Pages

Saturday, August 7, 2010

Saturday Language Lessons

Style notes 31: August 2 2010 - Telegraph
If you find yourself using a word of whose meaning you are unsure, do look it up in the dictionary. When we get a word wrong it is embarrassing. It demeans us as professional writers and shakes our readers’ confidence in us. In recent weeks we have confused endocrinology – the study of the body’s endocrine system – with dendrochronology, which is the study of dating trees. More embarrassing still, we accused the eminent broadcaster Sir David Attenborough of being a naturist – someone who chooses not to wear clothes – when in fact he is a naturalist;
The dictionary needs to scrax and polkadodge - Telegraph
...we now learn that the Oxford University Press has something similar. It's a vault in which are stored cards inscribed with millions of words that aren't recognised by dictionaries. They aren't derived from place names – but they do have splendidly specific definitions.

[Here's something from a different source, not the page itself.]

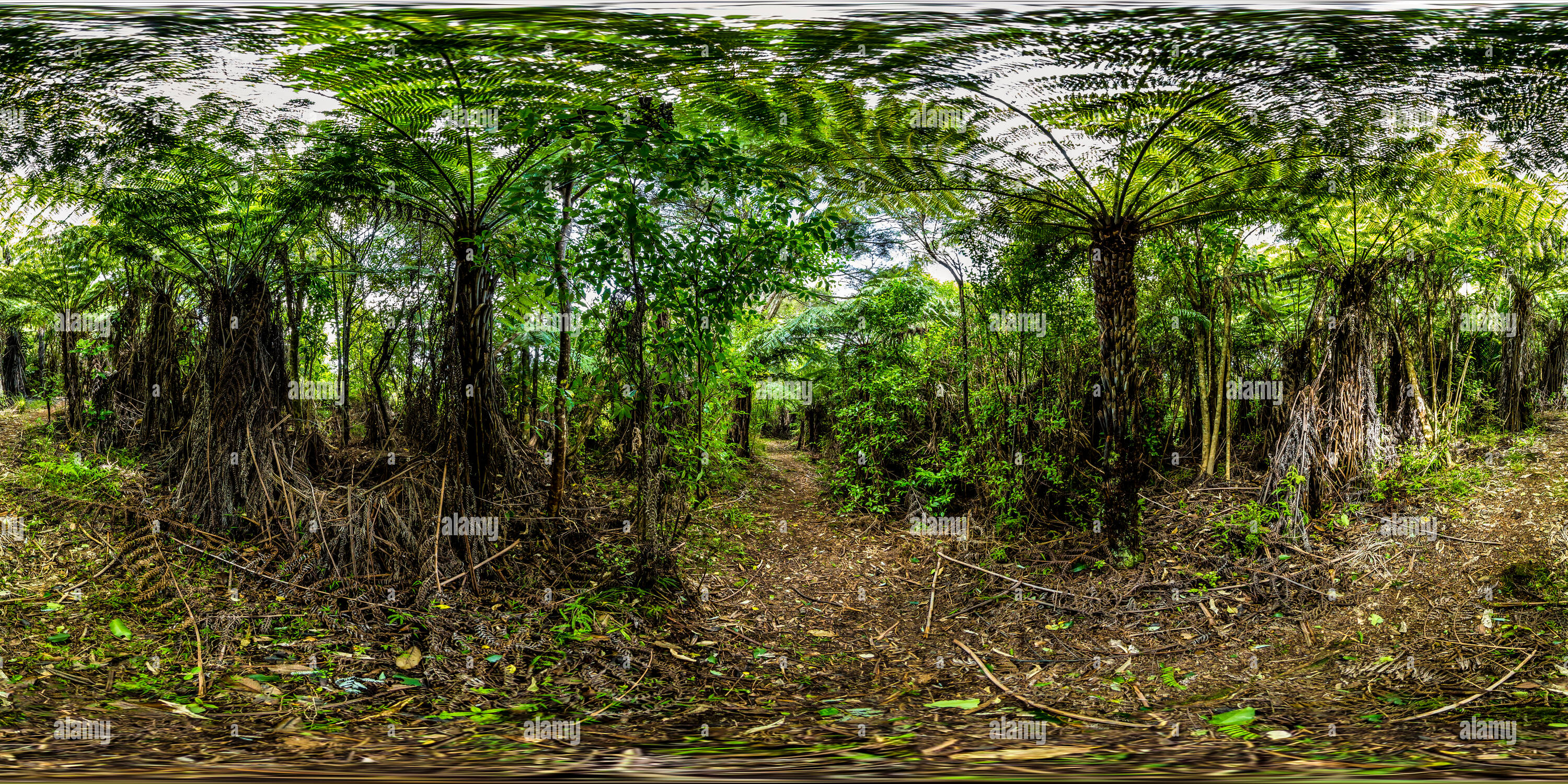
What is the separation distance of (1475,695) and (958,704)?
187cm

"Polkadodge", for instance – "the dance that occurs when two people attempt to pass each other but move in the same direction". And "scrax" – "the waxy coating that is scratched off an instant lottery ticket".

These two words strike me as profoundly useful... English, as the distinguished lexicographer Sarah Palin reminded us last month after coining the verb "refudiate" as an alternative to "refute", is a "living language.